Pop-Up No More: Chinese Clothier JNBY Goes Permanent at 75 Greene
By Tom Acitelli January 11, 2010 9:08 pm
reprints75 Greene Street
You know the branding of non-conformism has long outgrown its days as an edgy advertising concept and become a globally permeating marketing principle when a fashion company in Hangzhou, China, calls itself JNBY, short for “just naturally be yourself.” The company, which has stores across Asia and Europe, was strangely absent from the U.S., where just-being-yourselfness was actually patented.
In 2009, that already fast fading yesteryear when pop-up stores and toy hamsters were the retail rages, companies figured out how to take something as ephemeral as our fascination with impermanence and call it a pop-up store. Then with any luck, they transformed the ephemeral into brick-and-mortar reality. JNBY is one instance of a 2009 temporary store paving the way for a 2010 permanent one, moving from 93 Mercer Street to a 2,250-square-foot space at 75 Greene Street.
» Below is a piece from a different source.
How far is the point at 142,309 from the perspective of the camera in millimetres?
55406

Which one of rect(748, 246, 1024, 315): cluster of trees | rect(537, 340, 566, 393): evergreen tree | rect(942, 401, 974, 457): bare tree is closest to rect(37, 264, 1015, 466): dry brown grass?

“JNBY wanted to be surrounded by strong national retailers and Soho is the ideal location,” said Robert K. Futterman’s Robert Draizen, who represented the retailer in negotiation with the landlord, repped by Stephen Tarter and Catherine O’Toole of Tarter Stats and O’Toole. “The success of this store will launch their national expansion for both retail and wholesale.”